Что нужно сделать: Отредактируйте все строки ниже, заменив «Мужские» на «Женские» и оставив остальное без изменений. Отметки изображений в ответ не включайте.

#####

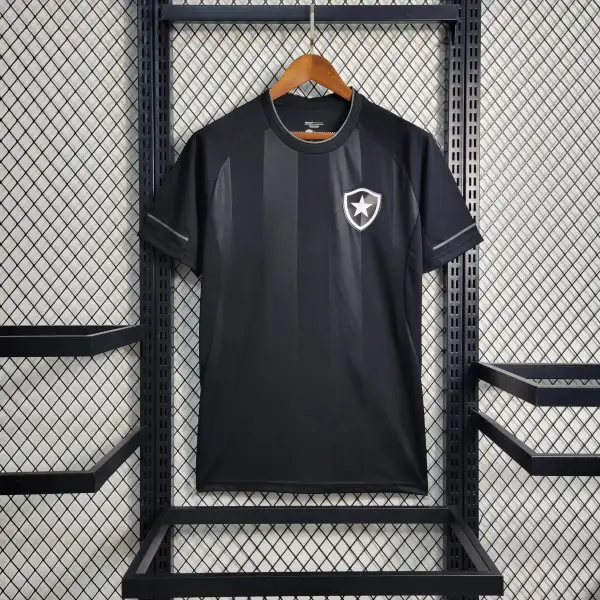 Camisa Botafogo Away 22/23 - Preta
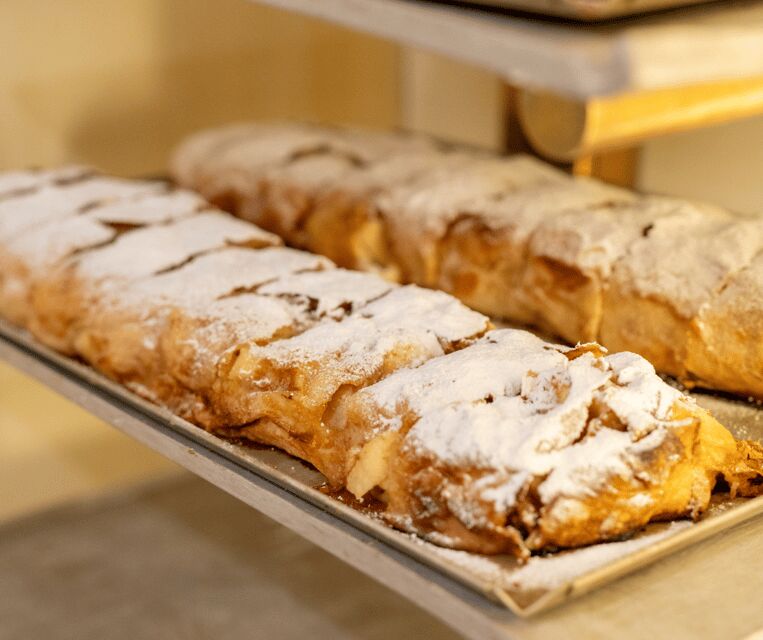 Culinary evening at the Gerstner K. u. K. Hofzuckerbäcker - How the Dinner Celebrates Vienna’s Imperial Cuisine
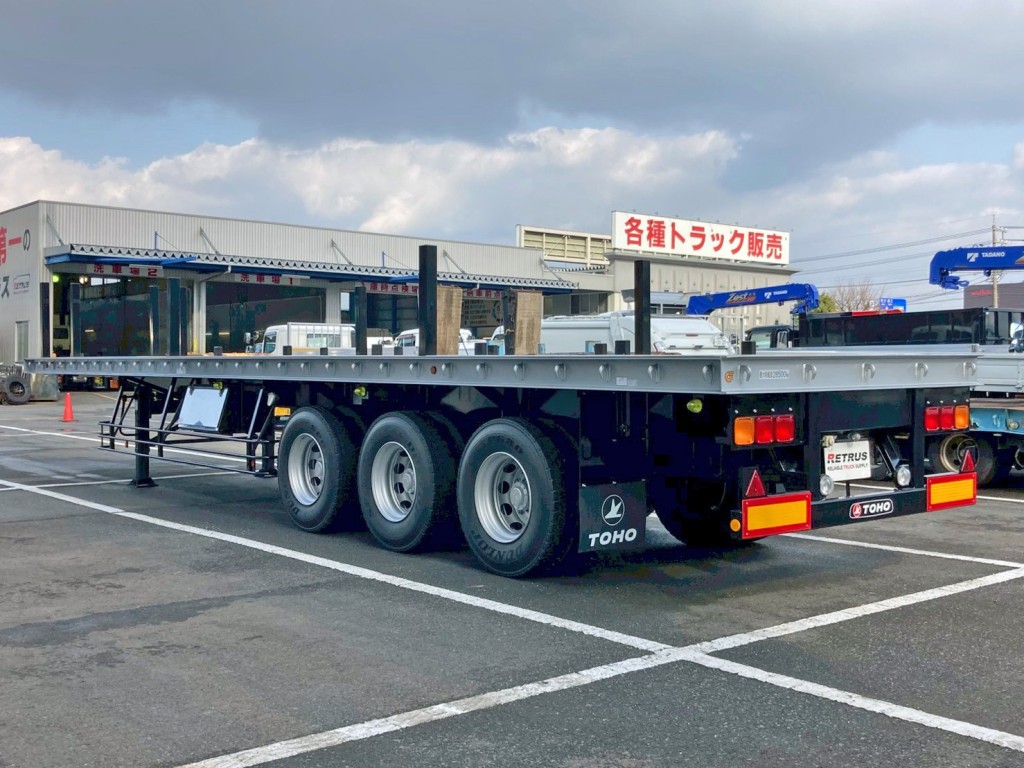 東邦  TF36H2C3の写真1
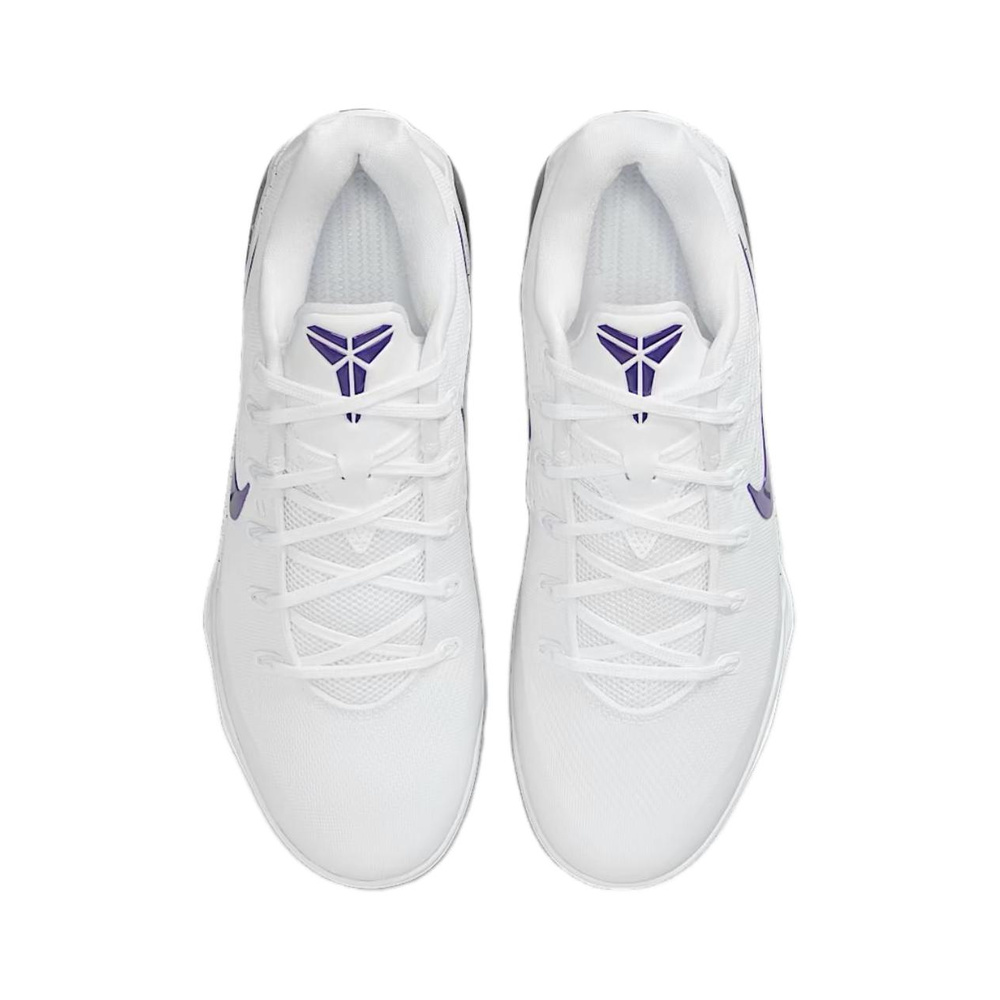 Nike Kobe 9 'Em Protro Tb White Court Purple' Мужские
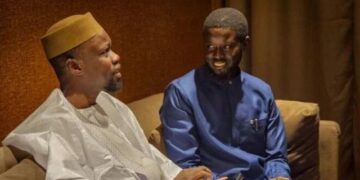 Alerte, le Sénégal aurait-il basculé vers un régime parlementaire?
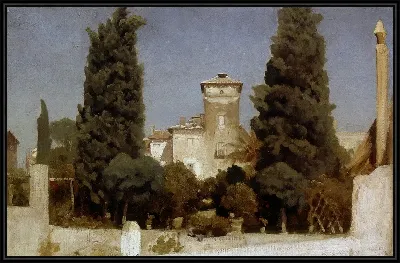 картина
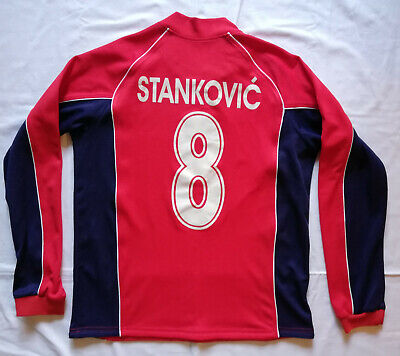 Fc Radnički Jersey 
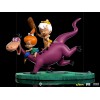 Iron Studios - Dino, Peebles & Bamm-Bamm - The Flintstones Bds Art Scale 1/10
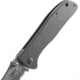CRKT Drifter - Stainless Steel Combo, Triple Point 6460S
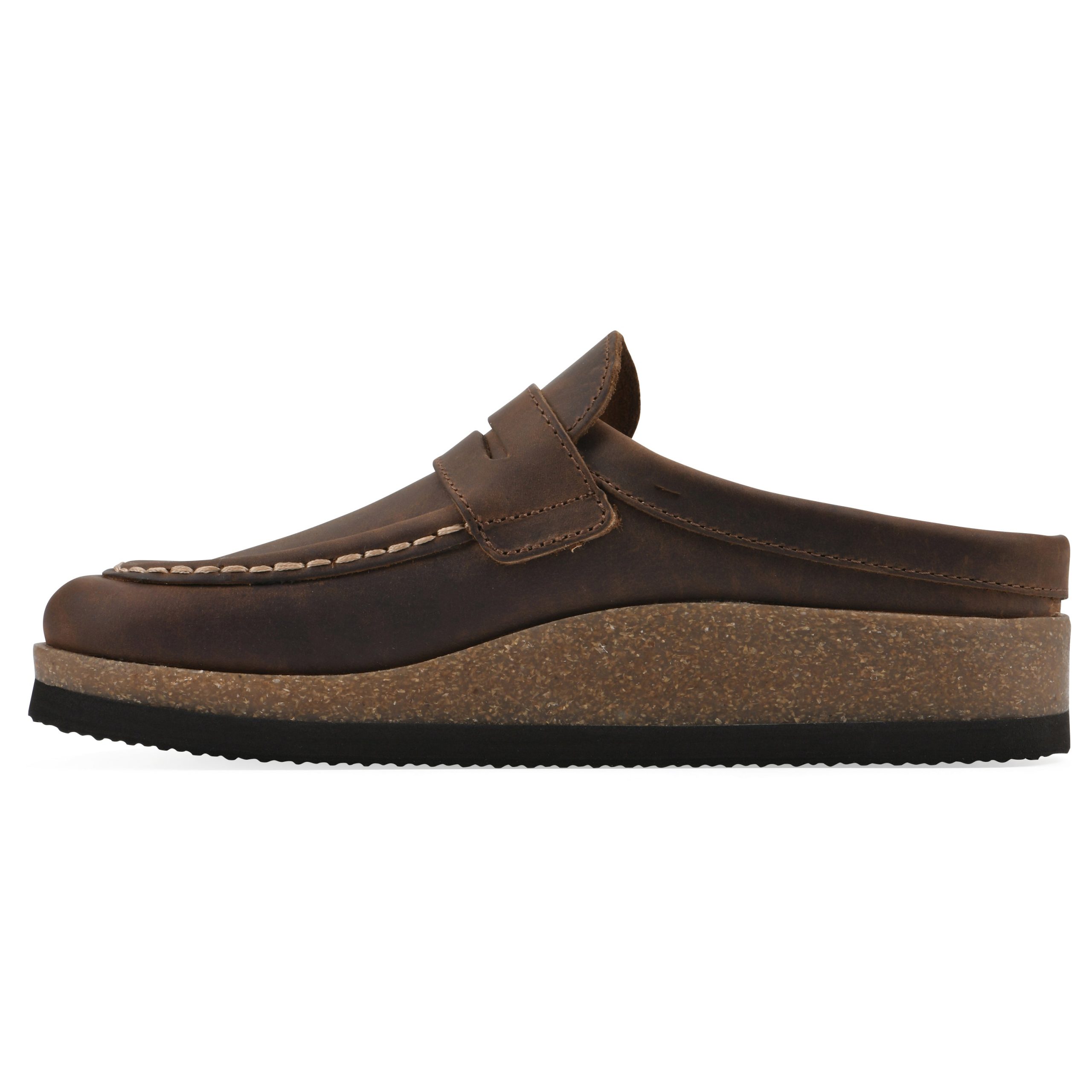 Brinlee Footbeds Clog - Image 4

#####

Готовое решение:
 Camisa Botafogo Away 22/23 - Preta
 Culinary evening at the Gerstner K. u. K. Hofzuckerbäcker - How the Dinner Celebrates Vienna’s Imperial Cuisine
 東邦  TF36H2C3の写真1
 Nike Kobe 9 'Em Protro Tb White Court Purple' Женские
 Alerte, le Sénégal aurait-il basculé vers un régime parlementaire?
 картина
 Fc Radnički Jersey 
 Iron Studios - Dino, Peebles & Bamm-Bamm - The Flintstones Bds Art Scale 1/10
CRKT Drifter - Stainless Steel Combo, Triple Point 6460S
 Brinlee Footbeds Clog - Image 4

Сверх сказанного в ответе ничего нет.